| Written exercise |
Write out the full listing exactly as given, minus the images.

= = = = = = =

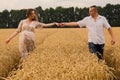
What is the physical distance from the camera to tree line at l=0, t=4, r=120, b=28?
289 feet

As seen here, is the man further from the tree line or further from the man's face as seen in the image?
the tree line

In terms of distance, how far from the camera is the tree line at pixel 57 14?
289 feet

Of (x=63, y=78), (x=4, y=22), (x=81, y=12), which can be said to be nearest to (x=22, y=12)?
(x=4, y=22)

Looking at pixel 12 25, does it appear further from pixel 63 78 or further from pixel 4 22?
pixel 63 78

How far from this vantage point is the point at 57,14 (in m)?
92.2

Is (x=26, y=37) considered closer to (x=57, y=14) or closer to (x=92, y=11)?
(x=92, y=11)

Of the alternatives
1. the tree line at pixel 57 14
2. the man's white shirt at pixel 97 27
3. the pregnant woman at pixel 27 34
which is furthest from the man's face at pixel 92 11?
the tree line at pixel 57 14

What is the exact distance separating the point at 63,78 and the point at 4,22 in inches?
3243

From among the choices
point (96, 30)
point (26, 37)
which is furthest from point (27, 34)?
point (96, 30)

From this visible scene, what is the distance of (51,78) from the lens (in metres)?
6.35

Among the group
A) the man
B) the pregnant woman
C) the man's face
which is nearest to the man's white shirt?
the man

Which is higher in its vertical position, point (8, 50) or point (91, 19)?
point (91, 19)

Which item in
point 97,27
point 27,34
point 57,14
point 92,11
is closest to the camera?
point 92,11

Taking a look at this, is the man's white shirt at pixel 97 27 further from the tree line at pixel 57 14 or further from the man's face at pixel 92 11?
the tree line at pixel 57 14
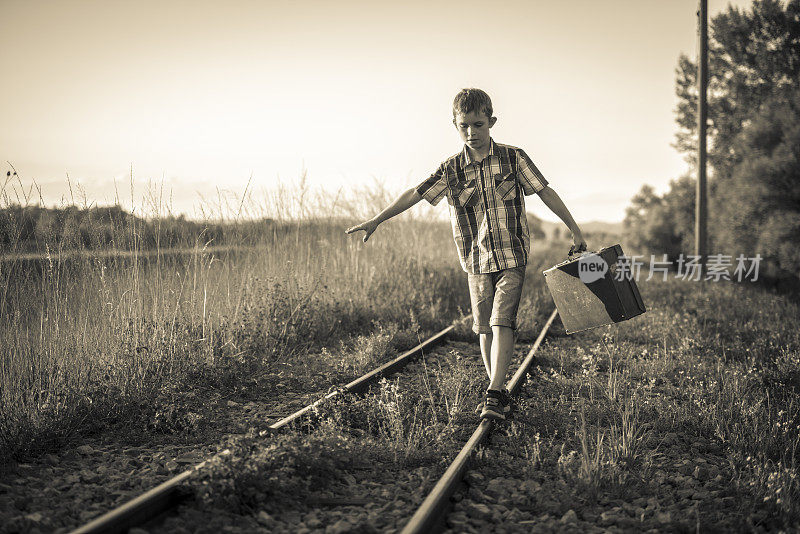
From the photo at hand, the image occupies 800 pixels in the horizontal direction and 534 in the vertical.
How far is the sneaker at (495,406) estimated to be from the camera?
4.34 m

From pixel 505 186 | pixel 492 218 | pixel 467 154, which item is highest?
pixel 467 154

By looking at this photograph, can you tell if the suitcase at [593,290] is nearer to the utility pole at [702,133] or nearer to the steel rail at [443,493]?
the steel rail at [443,493]

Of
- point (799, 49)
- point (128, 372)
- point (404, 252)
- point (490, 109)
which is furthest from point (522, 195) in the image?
point (799, 49)

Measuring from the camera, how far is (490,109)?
4.38 m

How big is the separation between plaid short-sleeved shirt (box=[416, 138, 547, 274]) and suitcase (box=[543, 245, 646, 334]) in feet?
1.24

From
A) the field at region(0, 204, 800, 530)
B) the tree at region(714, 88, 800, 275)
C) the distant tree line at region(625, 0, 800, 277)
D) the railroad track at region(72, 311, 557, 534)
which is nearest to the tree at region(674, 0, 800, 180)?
the distant tree line at region(625, 0, 800, 277)

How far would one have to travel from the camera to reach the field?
3.49 meters

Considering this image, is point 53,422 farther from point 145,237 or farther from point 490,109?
point 490,109

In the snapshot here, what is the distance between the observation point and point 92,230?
539 centimetres

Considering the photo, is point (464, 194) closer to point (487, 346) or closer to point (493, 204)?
point (493, 204)

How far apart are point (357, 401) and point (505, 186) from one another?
75.6 inches

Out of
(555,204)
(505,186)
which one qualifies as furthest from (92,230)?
(555,204)

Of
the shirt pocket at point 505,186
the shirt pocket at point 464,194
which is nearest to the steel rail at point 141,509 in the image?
the shirt pocket at point 464,194

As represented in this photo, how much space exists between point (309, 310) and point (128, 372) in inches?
124
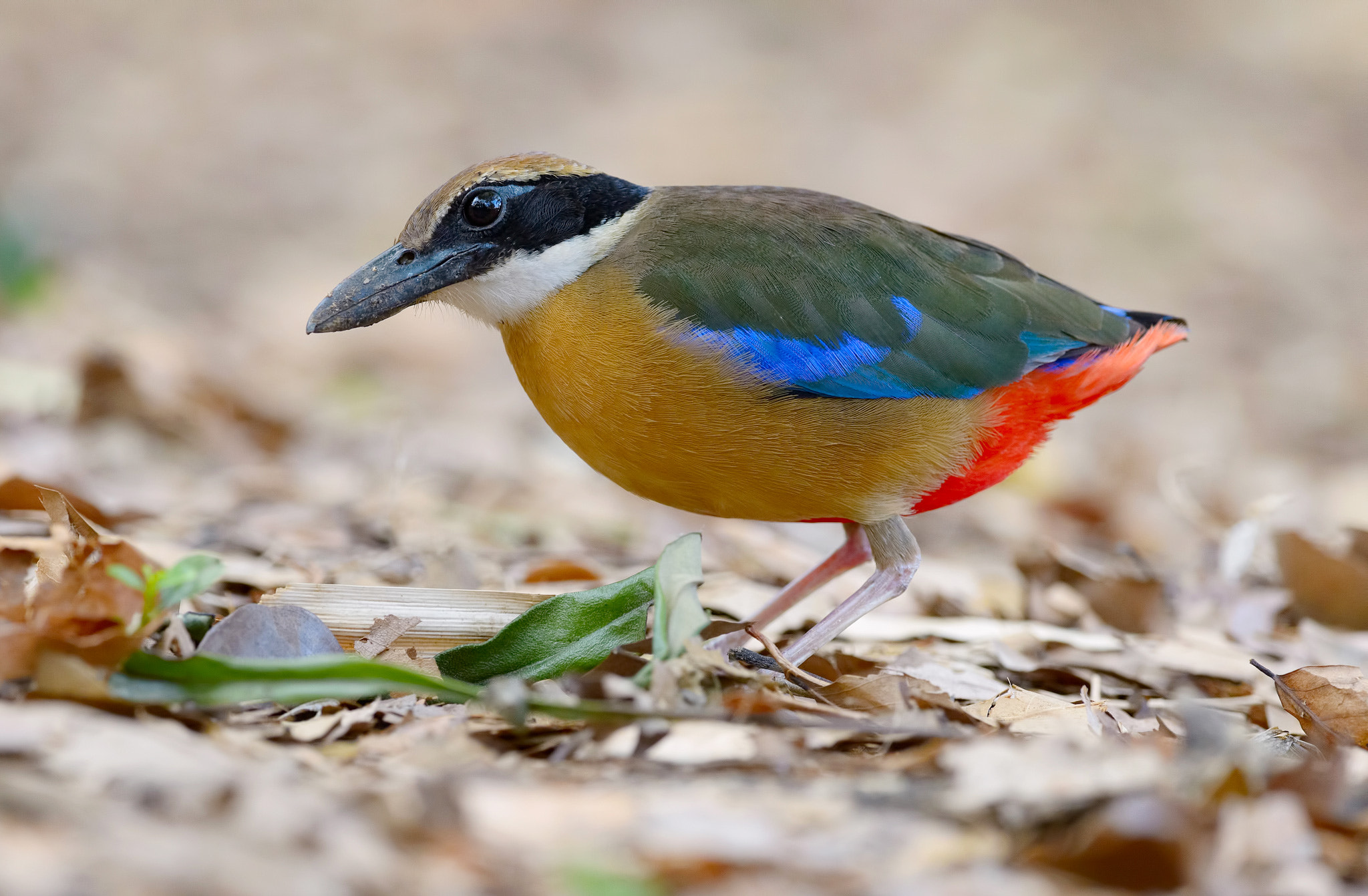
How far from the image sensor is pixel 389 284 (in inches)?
176

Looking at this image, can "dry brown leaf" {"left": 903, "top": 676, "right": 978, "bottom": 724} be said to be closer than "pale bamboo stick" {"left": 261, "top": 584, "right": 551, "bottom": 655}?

= = = = = = =

| Task answer |
What is the physical distance from the camera to tree line at l=0, t=4, r=120, b=28?
289 feet

As seen here, is the man further from the tree line or further from the man's face as seen in the image?
the tree line

In terms of distance, how far from the camera is the tree line at pixel 57 14?
289 feet

Of (x=63, y=78), (x=4, y=22), (x=81, y=12), which can be said to be nearest to (x=22, y=12)?
(x=4, y=22)

Looking at pixel 12 25, does it appear further from pixel 63 78 or further from pixel 4 22?
pixel 63 78

How far from this vantage point is the point at 57,14 (in m)?
92.2

Is (x=26, y=37) considered closer to (x=57, y=14) or closer to (x=92, y=11)?
(x=92, y=11)

Of the alternatives
1. the tree line at pixel 57 14
2. the man's white shirt at pixel 97 27
3. the pregnant woman at pixel 27 34
which is furthest from the man's face at pixel 92 11?
the tree line at pixel 57 14

What is the exact distance separating the point at 63,78 and the point at 4,22 in inches?
3243

From among the choices
point (96, 30)
point (26, 37)
which is furthest from point (27, 34)?
point (96, 30)

From this visible scene, what is the distance of (51,78) from the lens (in metres)?
6.35

Among the group
A) the man
B) the pregnant woman
C) the man's face
which is nearest to the man's white shirt?
the man

Which is higher in its vertical position, point (8, 50) or point (91, 19)?
point (91, 19)

Which item in
point 97,27
point 27,34
point 57,14
point 92,11
is closest to the camera?
point 92,11

Taking a look at this, is the man's white shirt at pixel 97 27 further from the tree line at pixel 57 14 or further from the man's face at pixel 92 11?
the tree line at pixel 57 14
From the photo at hand, the image occupies 800 pixels in the horizontal direction and 534 in the vertical.
How far is the sneaker at (495,406) estimated to be from the camera?
4.34 m

From pixel 505 186 | pixel 492 218 | pixel 467 154, which item is highest?
pixel 467 154

By looking at this photograph, can you tell if the suitcase at [593,290] is nearer to the utility pole at [702,133] or nearer to the steel rail at [443,493]?
the steel rail at [443,493]

Of
- point (799, 49)
- point (128, 372)
- point (404, 252)
- point (490, 109)
which is furthest from point (522, 195) in the image?
point (799, 49)

Measuring from the camera, how far is (490,109)?
4.38 m

How big is the separation between plaid short-sleeved shirt (box=[416, 138, 547, 274]) and suitcase (box=[543, 245, 646, 334]) in feet?
1.24

From
A) the field at region(0, 204, 800, 530)
B) the tree at region(714, 88, 800, 275)
C) the distant tree line at region(625, 0, 800, 277)
D) the railroad track at region(72, 311, 557, 534)
which is nearest to the tree at region(674, 0, 800, 180)?
the distant tree line at region(625, 0, 800, 277)

How far would one have to travel from the camera to reach the field?
3.49 meters

Considering this image, is point 53,422 farther from point 145,237 or farther from point 490,109?
point 490,109

In the snapshot here, what is the distance between the observation point and point 92,230?
539 centimetres

Considering the photo, is point (464, 194) closer to point (487, 346) or closer to point (493, 204)?
point (493, 204)

How far apart are point (357, 401) and point (505, 186) from one another?
75.6 inches

Out of
(555,204)
(505,186)
which one qualifies as furthest from (92,230)?
(555,204)

Of
the shirt pocket at point 505,186
the shirt pocket at point 464,194
which is nearest to the steel rail at point 141,509 in the image?
the shirt pocket at point 464,194

As represented in this photo, how much space exists between point (309, 310) and point (128, 372) in inches?
124
How far from the image sensor is pixel 389 284 (in inches)?
176

Looking at this image, can "dry brown leaf" {"left": 903, "top": 676, "right": 978, "bottom": 724} be said to be closer than "pale bamboo stick" {"left": 261, "top": 584, "right": 551, "bottom": 655}?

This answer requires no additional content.